• _Task requirements_: Repeat the line that contains "Looking at both" and all lines after it through the end, exactly as they are, minus the pictures.

• _Provided data_:
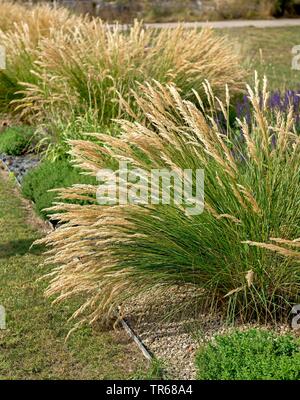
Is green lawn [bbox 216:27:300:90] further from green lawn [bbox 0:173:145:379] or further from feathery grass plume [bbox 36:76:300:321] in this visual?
feathery grass plume [bbox 36:76:300:321]

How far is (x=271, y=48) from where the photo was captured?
50.4ft

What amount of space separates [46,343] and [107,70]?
335 centimetres

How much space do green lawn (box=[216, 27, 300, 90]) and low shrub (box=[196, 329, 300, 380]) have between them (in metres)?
7.74

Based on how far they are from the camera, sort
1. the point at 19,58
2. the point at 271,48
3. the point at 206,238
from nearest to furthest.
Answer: the point at 206,238 → the point at 19,58 → the point at 271,48

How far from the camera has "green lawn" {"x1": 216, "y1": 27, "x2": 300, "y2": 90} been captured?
40.2 feet

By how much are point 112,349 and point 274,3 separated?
697 inches

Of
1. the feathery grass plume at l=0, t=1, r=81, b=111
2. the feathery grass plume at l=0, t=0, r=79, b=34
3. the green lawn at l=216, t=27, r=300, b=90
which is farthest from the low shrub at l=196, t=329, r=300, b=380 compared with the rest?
the green lawn at l=216, t=27, r=300, b=90

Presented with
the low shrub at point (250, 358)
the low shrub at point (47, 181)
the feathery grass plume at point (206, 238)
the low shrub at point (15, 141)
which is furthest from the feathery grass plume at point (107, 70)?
the low shrub at point (250, 358)

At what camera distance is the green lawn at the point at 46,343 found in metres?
3.94

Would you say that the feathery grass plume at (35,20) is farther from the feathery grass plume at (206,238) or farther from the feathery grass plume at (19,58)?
the feathery grass plume at (206,238)

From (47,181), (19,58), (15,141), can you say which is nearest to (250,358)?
(47,181)

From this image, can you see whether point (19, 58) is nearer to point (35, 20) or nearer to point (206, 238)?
point (35, 20)

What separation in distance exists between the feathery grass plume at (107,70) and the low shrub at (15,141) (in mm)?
299

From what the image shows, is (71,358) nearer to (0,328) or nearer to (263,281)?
(0,328)
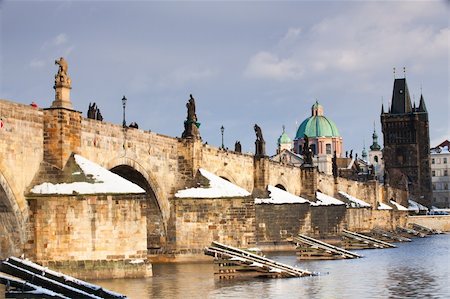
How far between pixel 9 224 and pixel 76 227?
2.48 m

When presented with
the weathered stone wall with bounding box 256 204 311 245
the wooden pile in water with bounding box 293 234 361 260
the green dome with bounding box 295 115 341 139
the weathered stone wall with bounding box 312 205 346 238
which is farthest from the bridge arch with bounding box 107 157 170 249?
the green dome with bounding box 295 115 341 139

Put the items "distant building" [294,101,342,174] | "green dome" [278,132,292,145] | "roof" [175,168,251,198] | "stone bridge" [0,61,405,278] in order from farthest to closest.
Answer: "green dome" [278,132,292,145]
"distant building" [294,101,342,174]
"roof" [175,168,251,198]
"stone bridge" [0,61,405,278]

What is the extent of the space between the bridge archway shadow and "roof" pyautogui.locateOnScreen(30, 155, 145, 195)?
32.8 ft

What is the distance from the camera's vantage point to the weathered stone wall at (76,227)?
30.3m

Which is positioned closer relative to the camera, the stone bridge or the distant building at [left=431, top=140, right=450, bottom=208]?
the stone bridge

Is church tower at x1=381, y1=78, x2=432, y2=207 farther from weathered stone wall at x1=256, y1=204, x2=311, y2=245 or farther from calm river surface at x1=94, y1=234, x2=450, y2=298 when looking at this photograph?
calm river surface at x1=94, y1=234, x2=450, y2=298

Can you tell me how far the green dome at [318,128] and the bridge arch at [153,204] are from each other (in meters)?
123

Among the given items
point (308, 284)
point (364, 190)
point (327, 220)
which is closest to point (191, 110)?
point (308, 284)

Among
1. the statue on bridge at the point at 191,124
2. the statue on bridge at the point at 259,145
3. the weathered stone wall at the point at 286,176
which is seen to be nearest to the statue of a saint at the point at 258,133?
the statue on bridge at the point at 259,145

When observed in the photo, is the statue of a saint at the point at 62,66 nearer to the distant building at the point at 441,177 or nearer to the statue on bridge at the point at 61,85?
the statue on bridge at the point at 61,85

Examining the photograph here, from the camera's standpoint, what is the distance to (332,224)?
227 feet

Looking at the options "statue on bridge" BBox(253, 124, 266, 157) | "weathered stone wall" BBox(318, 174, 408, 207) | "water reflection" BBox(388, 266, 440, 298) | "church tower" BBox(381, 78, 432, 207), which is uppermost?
"church tower" BBox(381, 78, 432, 207)

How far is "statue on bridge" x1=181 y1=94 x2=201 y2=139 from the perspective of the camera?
1863 inches

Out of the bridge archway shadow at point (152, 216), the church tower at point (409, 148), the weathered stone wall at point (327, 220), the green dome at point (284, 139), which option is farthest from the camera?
the green dome at point (284, 139)
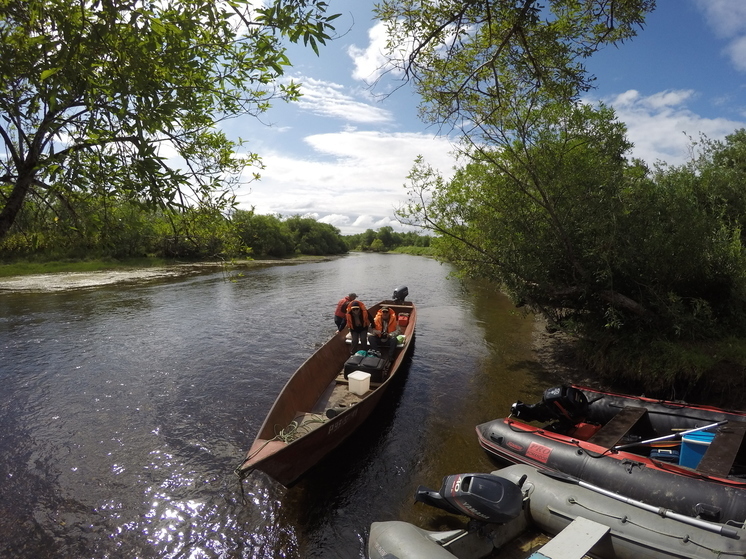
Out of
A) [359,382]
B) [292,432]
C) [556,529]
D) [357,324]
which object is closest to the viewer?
[556,529]

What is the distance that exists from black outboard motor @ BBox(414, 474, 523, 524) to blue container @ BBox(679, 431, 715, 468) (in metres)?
3.06

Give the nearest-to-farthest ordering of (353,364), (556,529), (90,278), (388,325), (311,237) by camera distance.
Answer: (556,529)
(353,364)
(388,325)
(90,278)
(311,237)

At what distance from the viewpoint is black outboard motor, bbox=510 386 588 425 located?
754cm

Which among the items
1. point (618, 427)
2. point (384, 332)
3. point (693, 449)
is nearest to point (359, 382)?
point (384, 332)

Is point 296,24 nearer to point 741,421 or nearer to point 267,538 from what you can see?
point 267,538

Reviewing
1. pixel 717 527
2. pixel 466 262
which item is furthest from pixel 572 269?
pixel 717 527

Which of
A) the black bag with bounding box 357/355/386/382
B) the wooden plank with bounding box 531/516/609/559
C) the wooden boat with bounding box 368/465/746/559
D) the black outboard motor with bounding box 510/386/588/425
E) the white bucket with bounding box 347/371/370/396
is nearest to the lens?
the wooden plank with bounding box 531/516/609/559

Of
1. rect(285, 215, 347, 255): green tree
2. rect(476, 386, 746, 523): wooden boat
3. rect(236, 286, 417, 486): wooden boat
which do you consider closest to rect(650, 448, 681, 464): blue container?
rect(476, 386, 746, 523): wooden boat

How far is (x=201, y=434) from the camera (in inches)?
315

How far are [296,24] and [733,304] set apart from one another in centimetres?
1132

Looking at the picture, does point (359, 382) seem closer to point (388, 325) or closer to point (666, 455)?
point (388, 325)

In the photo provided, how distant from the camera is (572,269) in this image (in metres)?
10.6

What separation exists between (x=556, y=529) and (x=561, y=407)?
273cm

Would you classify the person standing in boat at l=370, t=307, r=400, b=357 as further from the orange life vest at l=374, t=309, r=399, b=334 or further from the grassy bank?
the grassy bank
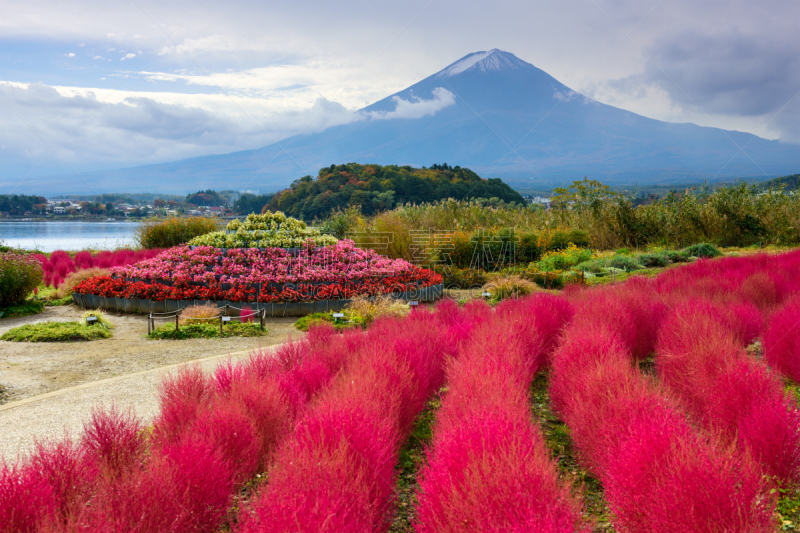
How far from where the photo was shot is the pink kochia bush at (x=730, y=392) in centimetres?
260

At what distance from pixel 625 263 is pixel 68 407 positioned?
1162 cm

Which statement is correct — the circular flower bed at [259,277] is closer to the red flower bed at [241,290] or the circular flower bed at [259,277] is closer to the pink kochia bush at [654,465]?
the red flower bed at [241,290]

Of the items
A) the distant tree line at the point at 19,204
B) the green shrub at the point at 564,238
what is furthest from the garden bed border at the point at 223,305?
the distant tree line at the point at 19,204

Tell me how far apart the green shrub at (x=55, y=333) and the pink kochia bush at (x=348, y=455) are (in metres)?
5.39

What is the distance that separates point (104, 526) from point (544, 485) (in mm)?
1658

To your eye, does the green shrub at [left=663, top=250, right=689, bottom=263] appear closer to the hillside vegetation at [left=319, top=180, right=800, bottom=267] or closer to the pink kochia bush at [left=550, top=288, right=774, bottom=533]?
the hillside vegetation at [left=319, top=180, right=800, bottom=267]

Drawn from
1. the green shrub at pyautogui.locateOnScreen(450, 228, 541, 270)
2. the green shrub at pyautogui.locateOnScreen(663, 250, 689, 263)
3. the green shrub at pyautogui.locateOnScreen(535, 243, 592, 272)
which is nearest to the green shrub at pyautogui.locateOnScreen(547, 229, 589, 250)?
the green shrub at pyautogui.locateOnScreen(450, 228, 541, 270)

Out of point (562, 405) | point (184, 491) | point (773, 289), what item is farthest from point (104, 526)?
point (773, 289)

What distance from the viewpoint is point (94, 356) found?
236 inches

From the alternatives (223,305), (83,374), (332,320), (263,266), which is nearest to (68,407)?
(83,374)

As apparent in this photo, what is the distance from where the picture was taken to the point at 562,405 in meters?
A: 3.50

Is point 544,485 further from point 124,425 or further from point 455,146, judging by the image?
point 455,146

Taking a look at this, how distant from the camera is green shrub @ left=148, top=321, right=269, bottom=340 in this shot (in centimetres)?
711

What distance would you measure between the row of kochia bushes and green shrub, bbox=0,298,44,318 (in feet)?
24.4
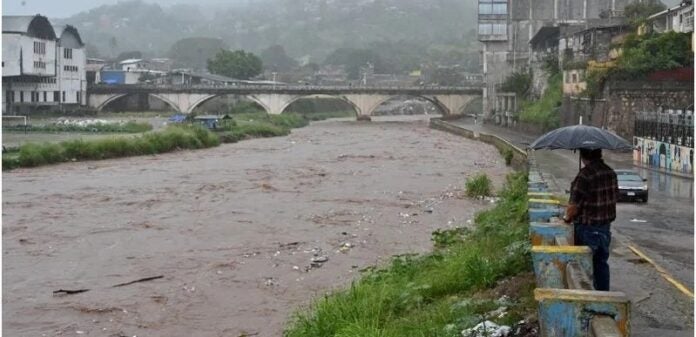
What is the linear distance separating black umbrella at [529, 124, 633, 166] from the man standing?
47cm

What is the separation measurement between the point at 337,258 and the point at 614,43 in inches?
1480

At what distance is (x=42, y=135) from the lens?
51344 millimetres

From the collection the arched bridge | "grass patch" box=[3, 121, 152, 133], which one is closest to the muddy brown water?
"grass patch" box=[3, 121, 152, 133]

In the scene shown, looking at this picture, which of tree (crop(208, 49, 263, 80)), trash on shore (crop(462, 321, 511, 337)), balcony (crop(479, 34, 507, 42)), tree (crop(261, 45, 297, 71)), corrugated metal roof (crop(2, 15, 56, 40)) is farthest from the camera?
tree (crop(261, 45, 297, 71))

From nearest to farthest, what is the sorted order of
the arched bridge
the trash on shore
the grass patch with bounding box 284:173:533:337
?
the trash on shore < the grass patch with bounding box 284:173:533:337 < the arched bridge

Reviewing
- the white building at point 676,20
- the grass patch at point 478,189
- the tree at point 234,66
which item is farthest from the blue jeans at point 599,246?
the tree at point 234,66

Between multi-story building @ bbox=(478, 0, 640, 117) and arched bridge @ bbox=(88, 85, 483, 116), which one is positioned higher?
multi-story building @ bbox=(478, 0, 640, 117)

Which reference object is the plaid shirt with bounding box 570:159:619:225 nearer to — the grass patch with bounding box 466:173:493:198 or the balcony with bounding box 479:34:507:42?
the grass patch with bounding box 466:173:493:198

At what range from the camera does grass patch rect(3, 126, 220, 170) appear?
34.9 meters

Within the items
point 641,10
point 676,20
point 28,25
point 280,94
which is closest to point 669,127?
point 676,20

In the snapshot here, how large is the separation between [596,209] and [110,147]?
35.7 metres

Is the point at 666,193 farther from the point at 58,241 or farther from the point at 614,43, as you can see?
the point at 614,43

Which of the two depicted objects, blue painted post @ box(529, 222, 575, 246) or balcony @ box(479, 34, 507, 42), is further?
balcony @ box(479, 34, 507, 42)

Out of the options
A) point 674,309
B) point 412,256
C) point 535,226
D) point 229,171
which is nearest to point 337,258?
point 412,256
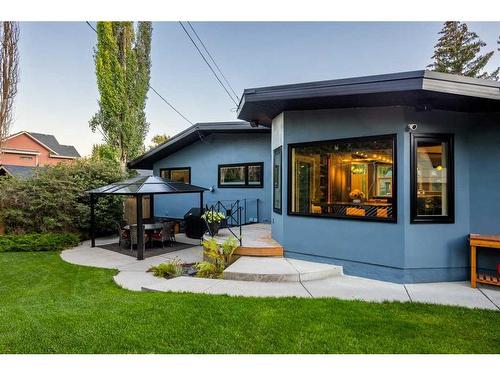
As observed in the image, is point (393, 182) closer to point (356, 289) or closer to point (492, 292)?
point (356, 289)

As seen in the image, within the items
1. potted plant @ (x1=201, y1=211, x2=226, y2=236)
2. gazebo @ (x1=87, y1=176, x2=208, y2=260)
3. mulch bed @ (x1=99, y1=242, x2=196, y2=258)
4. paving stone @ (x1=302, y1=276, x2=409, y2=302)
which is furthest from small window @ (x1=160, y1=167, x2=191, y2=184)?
paving stone @ (x1=302, y1=276, x2=409, y2=302)

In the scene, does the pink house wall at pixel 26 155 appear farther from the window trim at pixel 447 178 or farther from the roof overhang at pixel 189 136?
the window trim at pixel 447 178

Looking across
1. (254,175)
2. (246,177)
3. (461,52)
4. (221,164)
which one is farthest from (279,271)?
(461,52)

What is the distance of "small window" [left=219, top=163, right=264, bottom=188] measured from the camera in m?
9.23

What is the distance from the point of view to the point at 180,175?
11242 mm

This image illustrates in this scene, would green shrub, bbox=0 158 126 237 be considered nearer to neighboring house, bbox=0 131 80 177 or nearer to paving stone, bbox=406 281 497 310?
paving stone, bbox=406 281 497 310

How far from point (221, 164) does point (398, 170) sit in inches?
254

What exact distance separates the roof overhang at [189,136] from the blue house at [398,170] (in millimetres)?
2992

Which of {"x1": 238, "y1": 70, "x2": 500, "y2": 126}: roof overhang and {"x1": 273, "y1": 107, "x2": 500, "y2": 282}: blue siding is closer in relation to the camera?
{"x1": 238, "y1": 70, "x2": 500, "y2": 126}: roof overhang

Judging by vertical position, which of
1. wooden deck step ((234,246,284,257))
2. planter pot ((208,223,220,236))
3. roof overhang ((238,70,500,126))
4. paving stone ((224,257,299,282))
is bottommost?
paving stone ((224,257,299,282))

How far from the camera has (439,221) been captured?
454 cm

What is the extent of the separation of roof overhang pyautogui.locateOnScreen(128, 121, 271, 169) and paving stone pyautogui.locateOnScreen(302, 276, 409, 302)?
4470mm
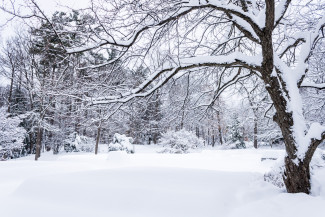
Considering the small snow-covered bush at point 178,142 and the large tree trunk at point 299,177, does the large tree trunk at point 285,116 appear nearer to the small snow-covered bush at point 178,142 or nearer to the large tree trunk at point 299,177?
the large tree trunk at point 299,177

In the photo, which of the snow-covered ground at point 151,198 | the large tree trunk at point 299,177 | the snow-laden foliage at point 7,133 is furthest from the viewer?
the snow-laden foliage at point 7,133

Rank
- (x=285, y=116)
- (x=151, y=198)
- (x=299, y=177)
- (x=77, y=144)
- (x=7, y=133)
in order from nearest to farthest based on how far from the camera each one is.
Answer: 1. (x=151, y=198)
2. (x=299, y=177)
3. (x=285, y=116)
4. (x=7, y=133)
5. (x=77, y=144)

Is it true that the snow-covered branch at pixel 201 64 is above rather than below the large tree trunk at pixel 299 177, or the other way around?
above

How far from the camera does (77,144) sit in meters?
19.5

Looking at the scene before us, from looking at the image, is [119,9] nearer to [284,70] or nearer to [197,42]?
[197,42]

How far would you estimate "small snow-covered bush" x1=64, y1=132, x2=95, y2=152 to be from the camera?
19531mm

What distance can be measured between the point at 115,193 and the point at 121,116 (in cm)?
185

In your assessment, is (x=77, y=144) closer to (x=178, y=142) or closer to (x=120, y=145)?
(x=120, y=145)

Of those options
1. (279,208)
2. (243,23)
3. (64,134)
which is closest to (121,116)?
(243,23)

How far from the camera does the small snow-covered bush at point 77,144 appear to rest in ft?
64.1

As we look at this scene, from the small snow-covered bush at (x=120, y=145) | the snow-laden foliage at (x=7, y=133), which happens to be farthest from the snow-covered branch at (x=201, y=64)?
the snow-laden foliage at (x=7, y=133)

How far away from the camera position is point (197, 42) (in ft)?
14.9

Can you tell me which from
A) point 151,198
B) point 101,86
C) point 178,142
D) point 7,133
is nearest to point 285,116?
point 151,198

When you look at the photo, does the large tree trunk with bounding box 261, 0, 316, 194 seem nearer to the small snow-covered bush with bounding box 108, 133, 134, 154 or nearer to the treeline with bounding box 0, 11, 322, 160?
the treeline with bounding box 0, 11, 322, 160
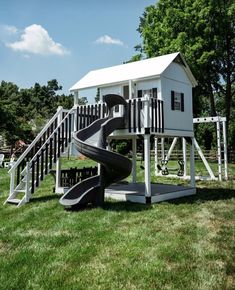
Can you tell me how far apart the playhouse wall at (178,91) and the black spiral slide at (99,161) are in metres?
1.62

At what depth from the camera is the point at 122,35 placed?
16.8m

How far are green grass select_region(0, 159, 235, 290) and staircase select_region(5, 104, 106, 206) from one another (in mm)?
1015

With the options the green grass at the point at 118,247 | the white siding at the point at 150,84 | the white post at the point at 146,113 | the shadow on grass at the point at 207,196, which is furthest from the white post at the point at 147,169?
the white siding at the point at 150,84

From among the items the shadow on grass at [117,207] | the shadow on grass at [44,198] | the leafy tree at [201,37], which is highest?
the leafy tree at [201,37]

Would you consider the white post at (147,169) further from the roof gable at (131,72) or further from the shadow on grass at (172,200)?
the roof gable at (131,72)

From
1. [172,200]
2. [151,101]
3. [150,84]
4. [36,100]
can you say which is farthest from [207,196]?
[36,100]

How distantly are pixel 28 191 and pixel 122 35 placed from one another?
10.1m

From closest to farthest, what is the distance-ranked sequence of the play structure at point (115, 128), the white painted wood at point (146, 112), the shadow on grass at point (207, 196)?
the play structure at point (115, 128)
the white painted wood at point (146, 112)
the shadow on grass at point (207, 196)

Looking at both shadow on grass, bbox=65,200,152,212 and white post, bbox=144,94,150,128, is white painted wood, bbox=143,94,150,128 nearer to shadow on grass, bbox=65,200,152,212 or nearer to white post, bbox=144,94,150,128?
white post, bbox=144,94,150,128

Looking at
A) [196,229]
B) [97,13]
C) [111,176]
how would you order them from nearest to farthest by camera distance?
[196,229] → [111,176] → [97,13]

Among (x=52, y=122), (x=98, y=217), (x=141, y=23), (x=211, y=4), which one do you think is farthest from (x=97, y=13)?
(x=141, y=23)

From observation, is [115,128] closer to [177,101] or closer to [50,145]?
[50,145]

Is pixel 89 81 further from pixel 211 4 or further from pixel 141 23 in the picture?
pixel 141 23

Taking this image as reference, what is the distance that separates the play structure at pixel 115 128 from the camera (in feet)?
30.5
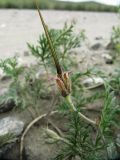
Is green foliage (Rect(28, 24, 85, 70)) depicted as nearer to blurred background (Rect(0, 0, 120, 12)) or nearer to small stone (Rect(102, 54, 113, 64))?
small stone (Rect(102, 54, 113, 64))

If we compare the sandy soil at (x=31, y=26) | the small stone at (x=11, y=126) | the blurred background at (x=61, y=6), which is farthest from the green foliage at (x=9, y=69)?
the blurred background at (x=61, y=6)

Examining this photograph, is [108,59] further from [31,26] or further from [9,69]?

• _Full output_:
Looking at both shadow on grass, bbox=65,200,152,212 and white post, bbox=144,94,150,128, is white painted wood, bbox=143,94,150,128 nearer to shadow on grass, bbox=65,200,152,212 or nearer to white post, bbox=144,94,150,128?
white post, bbox=144,94,150,128

Looking at
A) [196,229]
B) [97,13]
C) [111,176]
how would you order them from nearest to farthest by camera distance?
[196,229] → [111,176] → [97,13]

Among (x=52, y=122), (x=98, y=217), (x=141, y=23), (x=211, y=4), which one do you think is farthest from (x=97, y=13)?
(x=141, y=23)

From observation, is [115,128] closer to [177,101] or closer to [50,145]?
[50,145]

Is pixel 89 81 further from pixel 211 4 or further from pixel 141 23 in the picture?
pixel 141 23

Taking this image as reference, what is the distance that separates the play structure at pixel 115 128 from the camera (in feet)?
30.5
Is green foliage (Rect(28, 24, 85, 70)) depicted as nearer to blurred background (Rect(0, 0, 120, 12)) or nearer to small stone (Rect(102, 54, 113, 64))?
small stone (Rect(102, 54, 113, 64))

If we compare the sandy soil at (x=31, y=26) | the small stone at (x=11, y=126) | the blurred background at (x=61, y=6), which is farthest from the green foliage at (x=9, y=69)?
the blurred background at (x=61, y=6)

Examining this photograph, is [108,59] further from [31,26] or further from [9,69]?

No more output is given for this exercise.